Second, I need to get used to cold water and that means open water swimming. There’s a bit of river just down the road that everyone uses in the summer for all sort of boating activities. There’s also plenty of sea. I live near enough to the sea to know its dangers, by the way. I know where the local Blue Tits are and I know where there are lifeguarded bits of sea marked out specifically for swimming. I know where the touristy bits are, where entire families are splashing around with rubber rings (that’s the dangerous bit) and paddleboards and swimming. So that’s what I’m going to do this summer. I’m going to paddle and I’m going to swim. Next winter, I’m going to go to more pool sessions, although maybe not all the way up in Reading, and by spring 2023, I’m going to be ready to take on the FSRT and by next summer, I’ll be a kayaking instructor. I hate to say “I’ll do it next year instead” but I’m not ready and I know it and I’m making plans to become ready.

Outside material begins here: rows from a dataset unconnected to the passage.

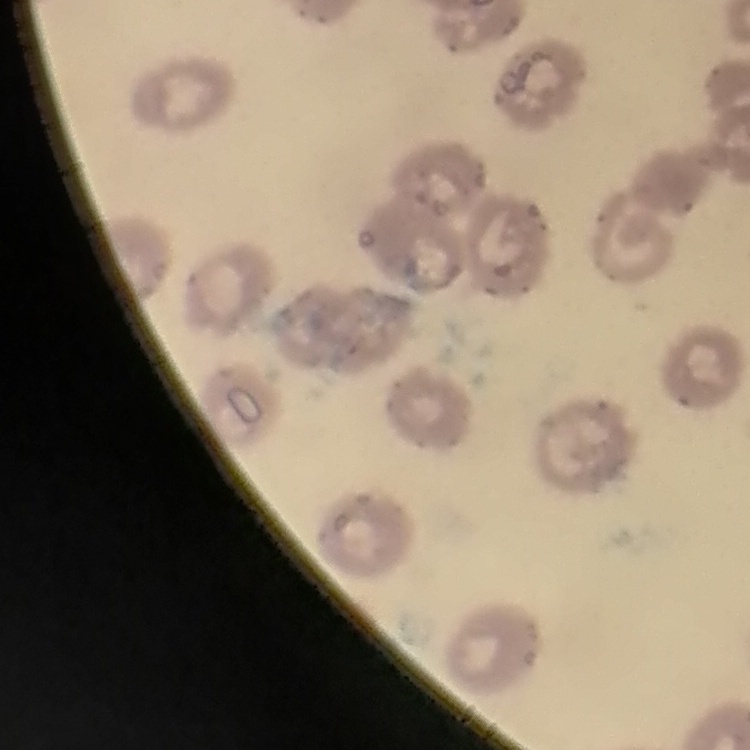

Summary:
  - Red blood cell morphology: no rouleaux formation
  - Image type: square crop of a larger photomicrograph
  - Preparation: thin blood film
  - Stain: Field's or Giemsa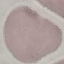

Summary:
  - Result: negative for malaria parasites
  - Preparation: thin smear
  - Image type: cell patch, automatically extracted from a larger field of view and resized to 64 × 64 pixels
  - Capture: smartphone through the microscope eyepiece
  - Stain: GiemsaAssess this cell for malaria.
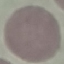

Uninfected.

Summary:
  - Stain: Giemsa
  - Image type: cell patch, automatically extracted from a larger field of view and resized to 64 × 64 pixels
  - Capture: smartphone camera at the microscope eyepiece
  - Preparation: thin blood film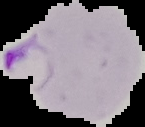

Summary:
  - Image type: segmented cell region with the area outside set to black
  - Image size: 145×127 pixels
  - Preparation: thin blood film
  - Result: malaria parasites detectedReport the malaria status of this cell.
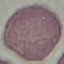
It is uninfected.

Thin smear of blood. Photographed with a smartphone camera at the microscope eyepiece. Automatically extracted cell patch, resized to 64 × 64 pixels. Giemsa stain.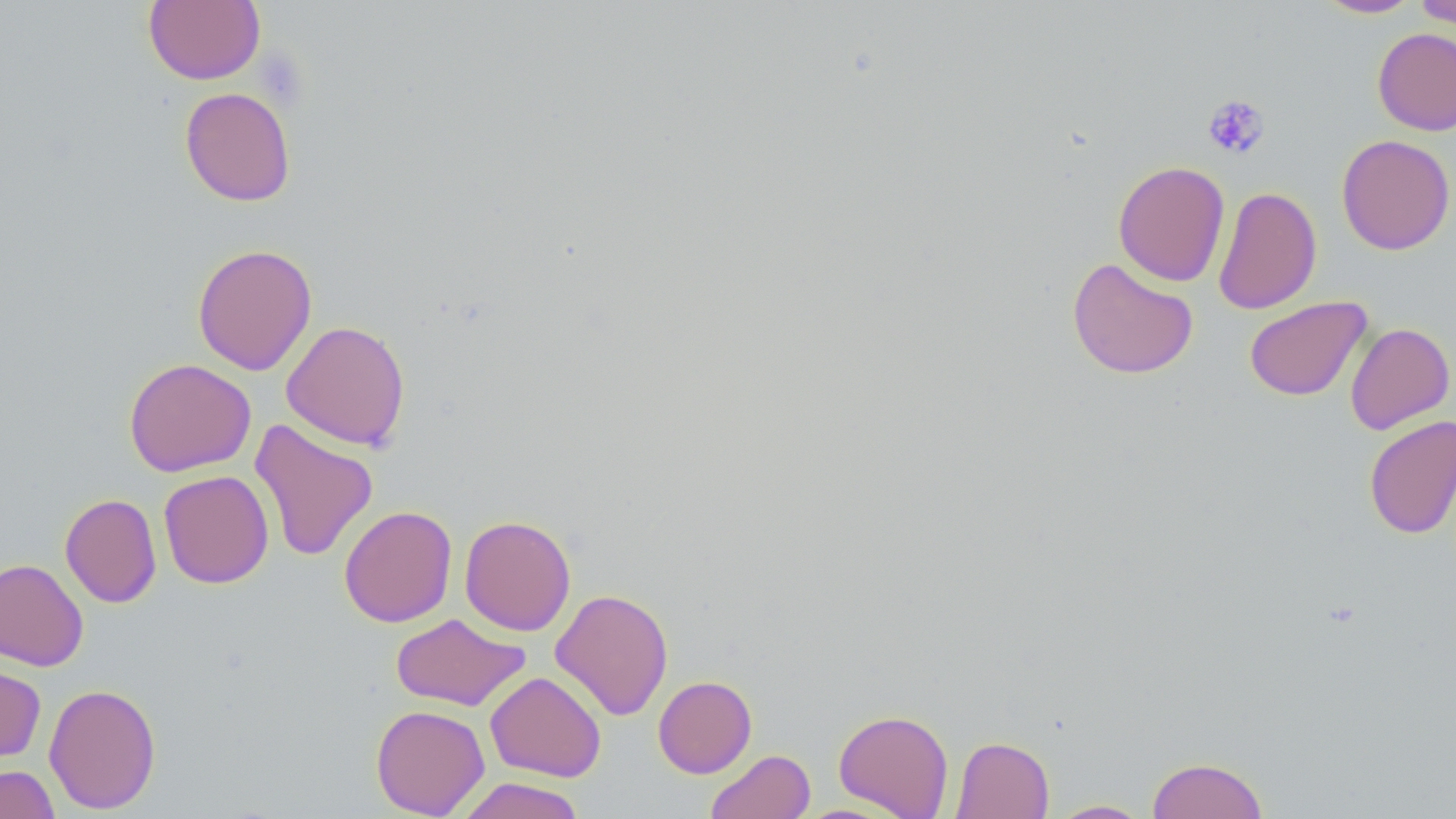

Approximate bounding boxes as (x1,y1)-(x2,y2) corner pairs in pixels. Uninfected red blood cell locations: (143,0)-(265,85), (1315,0)-(1423,18), (1414,0)-(1456,31), (1372,27)-(1456,136), (179,86)-(296,207), (1337,134)-(1455,255), (1113,160)-(1230,287), (1213,186)-(1322,315), (192,243)-(318,375), (1067,257)-(1199,380), (1243,296)-(1372,401), (281,320)-(411,451), (1344,322)-(1455,435), (123,358)-(256,477), (1363,414)-(1456,540), (249,418)-(379,561), (159,470)-(274,588), (60,493)-(161,608), (339,505)-(457,627), (459,515)-(576,636), (0,558)-(89,671), (550,588)-(674,721), (390,613)-(530,711), (0,660)-(46,765), (485,671)-(606,782), (653,675)-(757,778), (43,682)-(162,815), (370,705)-(490,818), (833,709)-(954,818), (950,736)-(1055,819), (706,749)-(815,819), (1147,756)-(1268,819), (0,764)-(61,819), (456,776)-(586,819), (1048,799)-(1153,818). Platelet locations: (1203,94)-(1270,160). Slide-level diagnosis: negative for blood parasites. Image is 1456×819 pixels. Thin blood film. Single field of view. Captured at 1000x magnification. May-Grünwald-Giemsa stain. Light microscopy.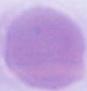 An erythrocyte is seen. Micrograph. Captured at 1000x magnification.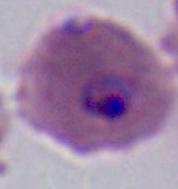
magnification = 400x or 1000x
modality = photomicrograph
identification = Plasmodium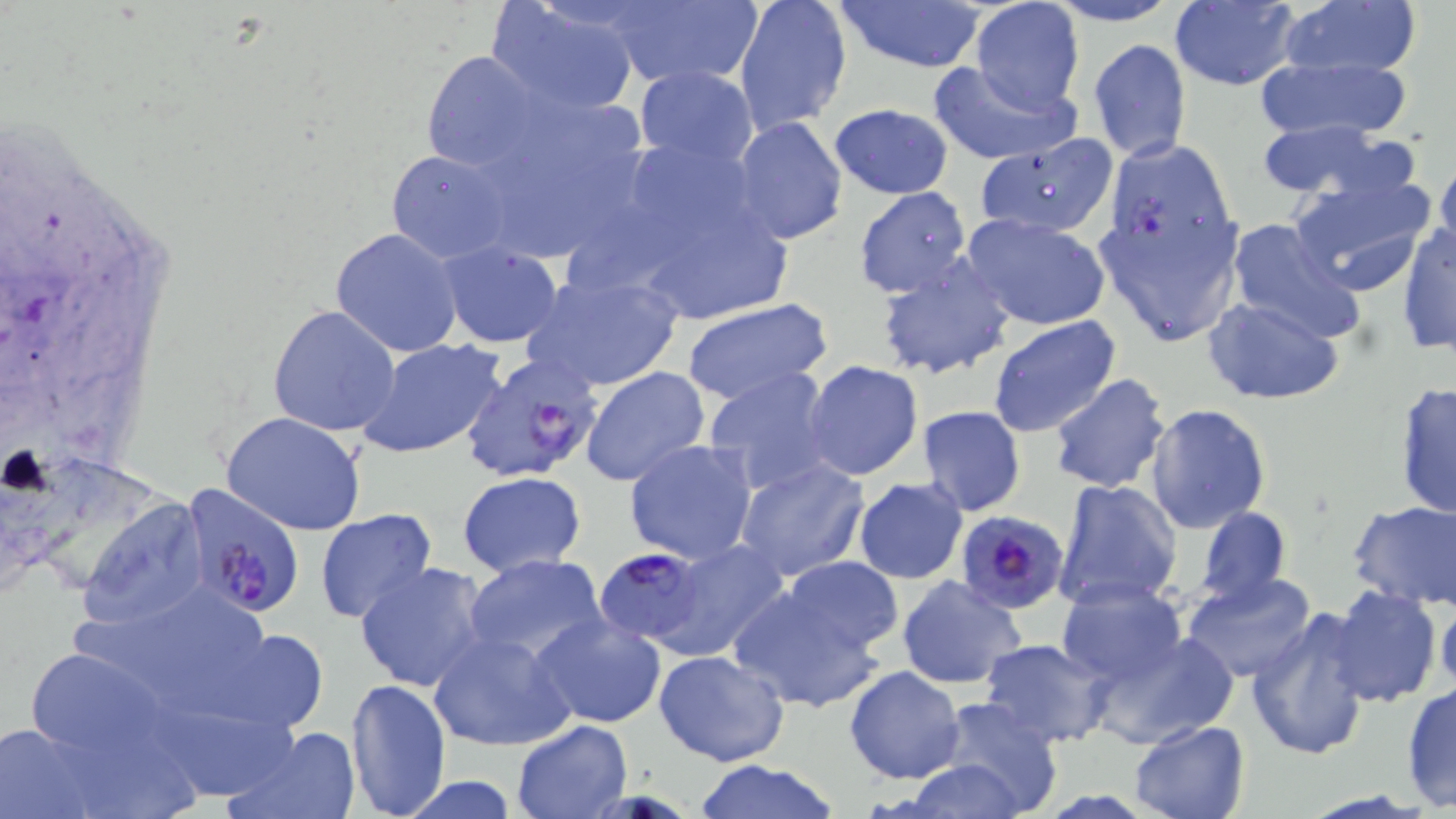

Me in another kayak out at sea, this time a two-person with my partner sitting behind me. We're both wearing red jackets and buoyancy aids and white helmets. The camera is splattered with water droplets.

So that’s the plans I should have been making for 2022, ready to announce to you all that way back and ready for me to work on but life doesn’t naturally fall into logical 1st Jan – 31st Dec logic and sometimes it takes until an activity in March for you to realise what you’re going to be working on. I’ll blog it, it can become the Road to Kayak Instructoring, or something like that and then you can follow along and maybe people who are considering the same thing might find my journey useful to their journey – although I expect there’s not a soul out there considering paddlesport instructing while simultaneously being too scared of the water to be able to capsize.